DIRECTIONS ▸ Reproduce the openpyxl documentation on Pandas and NumPy word for word, from "Working with Pandas and" to "wb = Workbook()".

SOURCE EXCERPT ▸
Working with Pandas and NumPy¶

openpyxl is able to work with the popular libraries Pandas and NumPy

NumPy Support¶

openpyxl has builtin support for the NumPy types float, integer and boolean. DateTimes are supported using the Pandas’ Timestamp type.

Working with Pandas Dataframes¶

The openpyxl.utils.dataframe.dataframe_to_rows() function provides a simple way to work with Pandas Dataframes:

from openpyxl.utils.dataframe import dataframe_to_rows
wb = Workbook()
ws = wb.active

for r in dataframe_to_rows(df, index=True, header=True):
    ws.append(r)

While Pandas itself supports conversion to Excel, this gives client code additional flexibility including the ability to stream dataframes straight to files.

ENTRIES SUPPLIED ▸

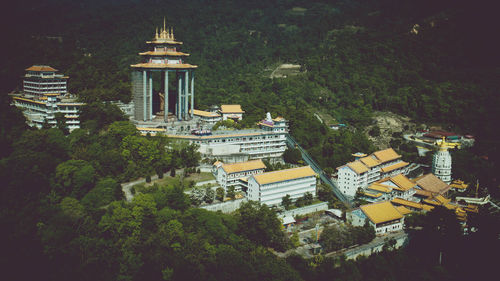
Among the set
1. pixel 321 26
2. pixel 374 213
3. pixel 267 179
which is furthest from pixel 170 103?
pixel 321 26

THE ANSWER ▸
Working with Pandas and NumPy¶

openpyxl is able to work with the popular libraries Pandas and NumPy

NumPy Support¶

openpyxl has builtin support for the NumPy types float, integer and boolean. DateTimes are supported using the Pandas’ Timestamp type.

Working with Pandas Dataframes¶

The openpyxl.utils.dataframe.dataframe_to_rows() function provides a simple way to work with Pandas Dataframes:

from openpyxl.utils.dataframe import dataframe_to_rows
wb = Workbook()